In Chapter 6 we evaluated the validity and feasibility of home-monitoring vital capacity in patients with MND. We included 33 patients with MND who completed a 12-week home monitoring protocol, consisting of 4-weekly unsupervised home assessments of vital capacity and a functional rating scale. Patients and caregivers were trained in performing a vital capacity test during a home visit, and the investigator performed a supervised vital capacity test, which was repeated at final follow-up during a second home visit. In 88% of patients the difference between supervised and unsupervised vital capacity was less than 10%. Home-monitoring of vital capacity was generally experienced as easy and not burdensome, however, some patients were insecure about their vital capacity test performance without supervision. The majority of patients would like home-monitoring of vital capacity in MND care. In conclusion, unsupervised vital capacity testing at home, with prior face-to-face training, is a valid and time-efficient method for the remote monitoring of respiratory function, and well-accepted by patients with MND and their caregivers.

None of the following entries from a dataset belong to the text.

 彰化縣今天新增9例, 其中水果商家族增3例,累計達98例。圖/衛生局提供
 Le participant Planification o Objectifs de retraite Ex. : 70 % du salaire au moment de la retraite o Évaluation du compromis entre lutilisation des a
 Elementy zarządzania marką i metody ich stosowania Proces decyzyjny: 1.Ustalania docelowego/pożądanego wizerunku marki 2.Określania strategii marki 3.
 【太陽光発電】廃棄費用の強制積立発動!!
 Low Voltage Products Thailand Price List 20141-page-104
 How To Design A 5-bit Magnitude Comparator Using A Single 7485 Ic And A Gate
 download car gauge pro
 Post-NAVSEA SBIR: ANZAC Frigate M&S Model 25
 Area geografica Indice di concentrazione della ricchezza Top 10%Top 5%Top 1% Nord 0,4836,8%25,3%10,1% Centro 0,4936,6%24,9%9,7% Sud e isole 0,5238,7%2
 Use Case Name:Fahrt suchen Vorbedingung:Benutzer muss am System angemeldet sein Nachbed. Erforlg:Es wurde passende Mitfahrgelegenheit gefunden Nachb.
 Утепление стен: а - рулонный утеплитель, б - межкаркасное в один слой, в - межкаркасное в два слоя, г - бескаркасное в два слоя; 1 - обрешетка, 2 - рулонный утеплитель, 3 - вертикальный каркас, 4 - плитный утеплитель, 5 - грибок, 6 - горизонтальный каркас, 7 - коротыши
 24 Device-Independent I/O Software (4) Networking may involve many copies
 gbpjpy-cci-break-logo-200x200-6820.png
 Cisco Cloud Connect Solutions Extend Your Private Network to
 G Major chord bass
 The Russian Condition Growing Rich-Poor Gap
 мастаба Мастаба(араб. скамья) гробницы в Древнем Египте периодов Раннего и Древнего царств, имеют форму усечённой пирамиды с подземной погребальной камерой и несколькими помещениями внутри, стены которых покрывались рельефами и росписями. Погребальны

In Chapter 7 we discuss the main findings of this thesis, which include the current use and (perceived) benefits of telehealth in MND healthcare, determinants of the implementation of telehealth in MND healthcare, and how to optimize remote monitoring of patients with MND. Furthermore we provide clinical implications for designing and developing the optimal telehealth platform, and how telehealth can best be implemented in MND healthcare. Lastly, we provide recommendations for future research.